> **EXERCISE DIRECTIONS**
Put the lines of the records from the one containing "How far is person" through the one containing "57.7 meters", both included, into a numbered list, leaving out blank lines.

+++ DATA FOR PROCESSING

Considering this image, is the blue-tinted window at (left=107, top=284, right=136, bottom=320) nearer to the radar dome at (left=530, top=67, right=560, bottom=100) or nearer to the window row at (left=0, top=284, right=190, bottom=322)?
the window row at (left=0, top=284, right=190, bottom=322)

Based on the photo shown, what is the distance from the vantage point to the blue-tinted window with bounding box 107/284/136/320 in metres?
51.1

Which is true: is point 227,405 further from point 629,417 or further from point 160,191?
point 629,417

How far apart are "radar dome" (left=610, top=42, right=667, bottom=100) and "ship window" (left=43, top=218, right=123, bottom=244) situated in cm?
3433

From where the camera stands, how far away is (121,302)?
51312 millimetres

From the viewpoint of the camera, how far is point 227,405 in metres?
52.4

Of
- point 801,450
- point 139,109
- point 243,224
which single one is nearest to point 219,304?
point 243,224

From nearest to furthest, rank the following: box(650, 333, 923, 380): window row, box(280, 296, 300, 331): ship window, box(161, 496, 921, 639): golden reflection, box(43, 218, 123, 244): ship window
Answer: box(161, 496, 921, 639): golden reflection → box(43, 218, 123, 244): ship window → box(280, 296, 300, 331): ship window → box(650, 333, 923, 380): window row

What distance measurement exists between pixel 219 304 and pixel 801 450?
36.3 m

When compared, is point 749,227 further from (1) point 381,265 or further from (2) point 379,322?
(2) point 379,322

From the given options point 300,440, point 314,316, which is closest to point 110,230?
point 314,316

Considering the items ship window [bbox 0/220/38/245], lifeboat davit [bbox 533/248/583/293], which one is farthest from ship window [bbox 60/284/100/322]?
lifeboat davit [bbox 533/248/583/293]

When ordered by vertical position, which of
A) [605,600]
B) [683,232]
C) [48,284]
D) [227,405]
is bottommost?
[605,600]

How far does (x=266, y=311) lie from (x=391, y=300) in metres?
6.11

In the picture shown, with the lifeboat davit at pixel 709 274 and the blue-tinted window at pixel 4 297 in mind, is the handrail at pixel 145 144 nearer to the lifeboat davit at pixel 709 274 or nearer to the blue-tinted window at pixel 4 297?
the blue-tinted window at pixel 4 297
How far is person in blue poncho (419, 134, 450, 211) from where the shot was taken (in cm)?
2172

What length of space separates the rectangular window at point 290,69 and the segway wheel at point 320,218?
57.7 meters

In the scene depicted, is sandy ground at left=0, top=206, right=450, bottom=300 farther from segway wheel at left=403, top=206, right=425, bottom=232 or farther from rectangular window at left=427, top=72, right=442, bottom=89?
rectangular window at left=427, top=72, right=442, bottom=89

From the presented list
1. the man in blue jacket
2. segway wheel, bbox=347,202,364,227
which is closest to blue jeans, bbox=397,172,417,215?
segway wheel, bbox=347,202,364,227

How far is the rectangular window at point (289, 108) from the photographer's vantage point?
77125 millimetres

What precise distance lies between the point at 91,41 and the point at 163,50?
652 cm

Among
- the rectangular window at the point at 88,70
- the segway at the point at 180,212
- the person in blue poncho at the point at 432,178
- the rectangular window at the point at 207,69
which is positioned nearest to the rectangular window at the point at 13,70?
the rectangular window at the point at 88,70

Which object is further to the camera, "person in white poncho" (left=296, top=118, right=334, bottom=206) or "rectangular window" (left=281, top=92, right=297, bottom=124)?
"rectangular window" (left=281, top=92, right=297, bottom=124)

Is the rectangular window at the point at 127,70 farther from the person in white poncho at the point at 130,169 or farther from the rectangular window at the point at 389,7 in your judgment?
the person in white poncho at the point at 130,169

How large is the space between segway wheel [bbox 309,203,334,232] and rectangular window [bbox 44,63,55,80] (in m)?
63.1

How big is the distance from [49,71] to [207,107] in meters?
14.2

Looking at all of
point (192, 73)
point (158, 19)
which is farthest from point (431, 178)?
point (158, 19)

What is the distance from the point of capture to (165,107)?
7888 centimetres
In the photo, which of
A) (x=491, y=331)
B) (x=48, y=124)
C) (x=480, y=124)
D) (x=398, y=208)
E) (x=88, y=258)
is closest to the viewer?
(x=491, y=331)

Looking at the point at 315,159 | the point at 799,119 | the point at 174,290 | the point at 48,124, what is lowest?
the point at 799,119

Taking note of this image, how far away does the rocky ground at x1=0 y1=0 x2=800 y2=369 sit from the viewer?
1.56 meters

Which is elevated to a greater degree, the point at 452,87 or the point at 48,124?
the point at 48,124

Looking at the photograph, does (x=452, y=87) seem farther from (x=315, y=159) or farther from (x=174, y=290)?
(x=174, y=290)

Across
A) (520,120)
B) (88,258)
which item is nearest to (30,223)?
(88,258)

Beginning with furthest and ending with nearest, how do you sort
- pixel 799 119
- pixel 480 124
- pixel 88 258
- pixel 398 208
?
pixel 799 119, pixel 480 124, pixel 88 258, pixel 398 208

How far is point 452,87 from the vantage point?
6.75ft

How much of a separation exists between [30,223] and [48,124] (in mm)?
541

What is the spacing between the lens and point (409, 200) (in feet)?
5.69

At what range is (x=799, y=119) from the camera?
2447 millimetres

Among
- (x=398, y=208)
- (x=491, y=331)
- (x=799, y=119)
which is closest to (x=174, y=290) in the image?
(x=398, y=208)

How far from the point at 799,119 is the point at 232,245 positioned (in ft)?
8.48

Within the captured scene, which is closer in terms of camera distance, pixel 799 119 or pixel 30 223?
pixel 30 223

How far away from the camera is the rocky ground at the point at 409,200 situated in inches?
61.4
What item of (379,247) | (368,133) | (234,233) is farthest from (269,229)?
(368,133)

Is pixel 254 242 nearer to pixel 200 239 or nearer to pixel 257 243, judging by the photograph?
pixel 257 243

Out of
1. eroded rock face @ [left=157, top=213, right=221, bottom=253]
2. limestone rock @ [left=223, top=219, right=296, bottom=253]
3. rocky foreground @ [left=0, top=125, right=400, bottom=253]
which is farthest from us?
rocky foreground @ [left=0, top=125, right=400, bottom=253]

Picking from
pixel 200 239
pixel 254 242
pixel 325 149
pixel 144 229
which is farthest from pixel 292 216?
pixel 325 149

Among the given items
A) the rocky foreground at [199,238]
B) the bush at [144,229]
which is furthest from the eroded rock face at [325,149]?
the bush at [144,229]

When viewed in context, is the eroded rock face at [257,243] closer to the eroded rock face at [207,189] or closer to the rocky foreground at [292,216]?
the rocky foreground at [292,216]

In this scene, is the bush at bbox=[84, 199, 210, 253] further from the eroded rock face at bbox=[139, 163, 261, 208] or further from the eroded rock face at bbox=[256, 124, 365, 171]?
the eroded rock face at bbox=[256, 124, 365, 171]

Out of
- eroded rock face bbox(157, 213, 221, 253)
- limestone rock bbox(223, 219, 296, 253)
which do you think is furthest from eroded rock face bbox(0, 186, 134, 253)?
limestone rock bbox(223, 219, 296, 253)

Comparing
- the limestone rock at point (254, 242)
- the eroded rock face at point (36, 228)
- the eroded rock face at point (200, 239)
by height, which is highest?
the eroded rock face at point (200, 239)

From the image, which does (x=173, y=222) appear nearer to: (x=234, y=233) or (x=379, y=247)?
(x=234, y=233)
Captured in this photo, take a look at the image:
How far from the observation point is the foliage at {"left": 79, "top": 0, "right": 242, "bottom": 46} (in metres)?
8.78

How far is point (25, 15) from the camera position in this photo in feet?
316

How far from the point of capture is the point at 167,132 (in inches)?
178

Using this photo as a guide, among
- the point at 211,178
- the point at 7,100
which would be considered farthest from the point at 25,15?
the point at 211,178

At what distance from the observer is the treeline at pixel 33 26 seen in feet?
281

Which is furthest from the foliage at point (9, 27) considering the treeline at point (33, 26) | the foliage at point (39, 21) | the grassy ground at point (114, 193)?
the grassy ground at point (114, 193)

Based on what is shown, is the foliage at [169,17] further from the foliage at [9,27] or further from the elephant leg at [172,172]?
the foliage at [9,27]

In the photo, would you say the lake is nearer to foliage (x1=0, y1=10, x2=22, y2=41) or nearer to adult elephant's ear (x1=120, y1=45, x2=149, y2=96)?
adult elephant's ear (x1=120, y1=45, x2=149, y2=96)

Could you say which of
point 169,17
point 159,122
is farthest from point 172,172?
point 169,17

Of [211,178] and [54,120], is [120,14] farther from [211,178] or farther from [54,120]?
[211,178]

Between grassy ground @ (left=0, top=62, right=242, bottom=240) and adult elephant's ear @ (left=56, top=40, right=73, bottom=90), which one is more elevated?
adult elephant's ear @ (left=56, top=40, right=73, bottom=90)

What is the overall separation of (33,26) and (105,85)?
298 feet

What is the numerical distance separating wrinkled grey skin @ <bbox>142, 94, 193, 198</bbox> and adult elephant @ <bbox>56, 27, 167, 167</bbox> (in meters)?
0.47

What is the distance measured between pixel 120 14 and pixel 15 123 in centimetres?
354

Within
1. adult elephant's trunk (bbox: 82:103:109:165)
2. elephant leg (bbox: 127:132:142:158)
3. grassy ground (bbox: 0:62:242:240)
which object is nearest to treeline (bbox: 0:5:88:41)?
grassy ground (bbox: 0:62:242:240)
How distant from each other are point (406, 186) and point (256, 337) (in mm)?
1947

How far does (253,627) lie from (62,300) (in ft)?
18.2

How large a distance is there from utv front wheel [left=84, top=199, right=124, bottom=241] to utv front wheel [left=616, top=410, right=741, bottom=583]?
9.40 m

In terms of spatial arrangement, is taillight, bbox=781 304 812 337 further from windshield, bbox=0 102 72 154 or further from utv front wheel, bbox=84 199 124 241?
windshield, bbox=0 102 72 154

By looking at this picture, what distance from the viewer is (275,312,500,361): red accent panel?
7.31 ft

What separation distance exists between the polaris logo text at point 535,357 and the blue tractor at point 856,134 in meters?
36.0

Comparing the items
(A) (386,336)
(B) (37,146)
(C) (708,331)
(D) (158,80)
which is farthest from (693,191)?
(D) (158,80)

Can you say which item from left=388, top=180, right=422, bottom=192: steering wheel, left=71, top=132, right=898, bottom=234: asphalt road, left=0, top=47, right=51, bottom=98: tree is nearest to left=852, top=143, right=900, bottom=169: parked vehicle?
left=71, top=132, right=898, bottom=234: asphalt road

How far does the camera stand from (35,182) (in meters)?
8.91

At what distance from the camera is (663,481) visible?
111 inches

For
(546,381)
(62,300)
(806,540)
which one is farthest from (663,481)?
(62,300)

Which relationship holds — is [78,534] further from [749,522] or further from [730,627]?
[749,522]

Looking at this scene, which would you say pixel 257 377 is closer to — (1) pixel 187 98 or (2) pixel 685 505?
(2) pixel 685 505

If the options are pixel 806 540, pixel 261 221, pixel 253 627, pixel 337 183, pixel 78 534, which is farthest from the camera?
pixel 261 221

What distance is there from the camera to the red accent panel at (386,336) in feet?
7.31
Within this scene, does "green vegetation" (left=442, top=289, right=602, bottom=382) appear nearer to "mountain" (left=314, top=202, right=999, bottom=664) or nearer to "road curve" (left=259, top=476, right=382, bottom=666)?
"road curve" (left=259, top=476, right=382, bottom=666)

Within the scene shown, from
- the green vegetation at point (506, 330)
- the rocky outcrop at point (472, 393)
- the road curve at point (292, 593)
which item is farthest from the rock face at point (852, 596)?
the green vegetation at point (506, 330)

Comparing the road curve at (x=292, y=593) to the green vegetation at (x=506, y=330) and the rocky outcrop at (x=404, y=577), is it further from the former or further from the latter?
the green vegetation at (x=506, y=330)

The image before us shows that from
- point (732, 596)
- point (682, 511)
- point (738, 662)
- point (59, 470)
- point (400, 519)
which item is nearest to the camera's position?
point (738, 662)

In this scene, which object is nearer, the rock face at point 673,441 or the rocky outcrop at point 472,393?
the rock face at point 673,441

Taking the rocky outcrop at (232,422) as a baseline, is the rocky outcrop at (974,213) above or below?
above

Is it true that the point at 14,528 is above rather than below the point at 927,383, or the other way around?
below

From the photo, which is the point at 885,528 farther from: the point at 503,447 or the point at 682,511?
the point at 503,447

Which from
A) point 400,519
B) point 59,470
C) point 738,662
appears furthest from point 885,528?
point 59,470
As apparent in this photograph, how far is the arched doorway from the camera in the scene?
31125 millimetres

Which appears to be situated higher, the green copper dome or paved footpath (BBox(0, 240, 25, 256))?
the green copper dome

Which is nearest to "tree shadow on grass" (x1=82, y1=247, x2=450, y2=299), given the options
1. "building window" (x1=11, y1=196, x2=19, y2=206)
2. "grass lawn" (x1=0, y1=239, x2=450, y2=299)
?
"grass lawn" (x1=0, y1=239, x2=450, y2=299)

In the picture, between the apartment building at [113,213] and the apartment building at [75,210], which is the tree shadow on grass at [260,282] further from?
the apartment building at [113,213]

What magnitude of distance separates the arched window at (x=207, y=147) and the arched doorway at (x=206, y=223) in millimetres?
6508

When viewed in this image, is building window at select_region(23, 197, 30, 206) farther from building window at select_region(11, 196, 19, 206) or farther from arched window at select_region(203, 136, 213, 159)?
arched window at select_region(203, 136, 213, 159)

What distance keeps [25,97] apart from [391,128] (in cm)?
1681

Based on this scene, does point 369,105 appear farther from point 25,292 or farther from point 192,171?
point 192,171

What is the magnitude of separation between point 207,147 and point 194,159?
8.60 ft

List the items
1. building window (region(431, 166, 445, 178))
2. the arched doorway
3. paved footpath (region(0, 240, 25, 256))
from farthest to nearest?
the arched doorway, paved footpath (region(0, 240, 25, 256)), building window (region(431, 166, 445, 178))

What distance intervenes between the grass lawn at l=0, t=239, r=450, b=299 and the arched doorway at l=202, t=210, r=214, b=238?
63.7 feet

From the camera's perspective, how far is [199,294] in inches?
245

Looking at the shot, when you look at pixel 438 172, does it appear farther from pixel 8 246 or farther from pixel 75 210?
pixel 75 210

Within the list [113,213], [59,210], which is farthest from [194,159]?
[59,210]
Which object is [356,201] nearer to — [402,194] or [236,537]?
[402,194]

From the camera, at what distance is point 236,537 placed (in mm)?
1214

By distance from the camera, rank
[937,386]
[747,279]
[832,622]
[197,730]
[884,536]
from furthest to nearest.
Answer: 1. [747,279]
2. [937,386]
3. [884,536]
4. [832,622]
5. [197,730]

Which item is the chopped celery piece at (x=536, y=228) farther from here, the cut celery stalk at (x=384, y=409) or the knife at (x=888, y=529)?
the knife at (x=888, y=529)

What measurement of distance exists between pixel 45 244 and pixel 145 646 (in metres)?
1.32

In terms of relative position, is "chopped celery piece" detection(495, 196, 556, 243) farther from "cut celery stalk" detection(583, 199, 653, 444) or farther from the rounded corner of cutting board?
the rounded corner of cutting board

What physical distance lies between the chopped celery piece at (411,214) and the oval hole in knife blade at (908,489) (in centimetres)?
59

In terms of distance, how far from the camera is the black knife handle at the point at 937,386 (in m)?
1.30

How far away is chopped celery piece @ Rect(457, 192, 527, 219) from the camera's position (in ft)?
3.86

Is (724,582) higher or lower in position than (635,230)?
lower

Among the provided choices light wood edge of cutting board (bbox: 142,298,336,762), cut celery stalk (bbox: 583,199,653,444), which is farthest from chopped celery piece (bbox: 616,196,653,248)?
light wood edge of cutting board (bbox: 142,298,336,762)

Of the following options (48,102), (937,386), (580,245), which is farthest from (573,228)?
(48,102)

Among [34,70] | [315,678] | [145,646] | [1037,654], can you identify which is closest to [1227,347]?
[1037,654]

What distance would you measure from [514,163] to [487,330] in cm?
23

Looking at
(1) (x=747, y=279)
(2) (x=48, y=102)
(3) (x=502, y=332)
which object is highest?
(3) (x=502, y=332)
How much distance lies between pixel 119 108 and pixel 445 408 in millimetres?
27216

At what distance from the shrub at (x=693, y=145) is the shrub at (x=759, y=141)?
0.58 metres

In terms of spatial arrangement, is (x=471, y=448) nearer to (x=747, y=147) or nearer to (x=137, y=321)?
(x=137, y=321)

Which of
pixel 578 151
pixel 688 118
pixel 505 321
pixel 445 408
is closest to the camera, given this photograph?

++++++

> **EXERCISE SOLUTION**
1. How far is person in blue poncho (419, 134, 450, 211) from where the shot was taken (in cm)?
2. 2172
3. What length of space separates the rectangular window at point 290,69 and the segway wheel at point 320,218?
4. 57.7 meters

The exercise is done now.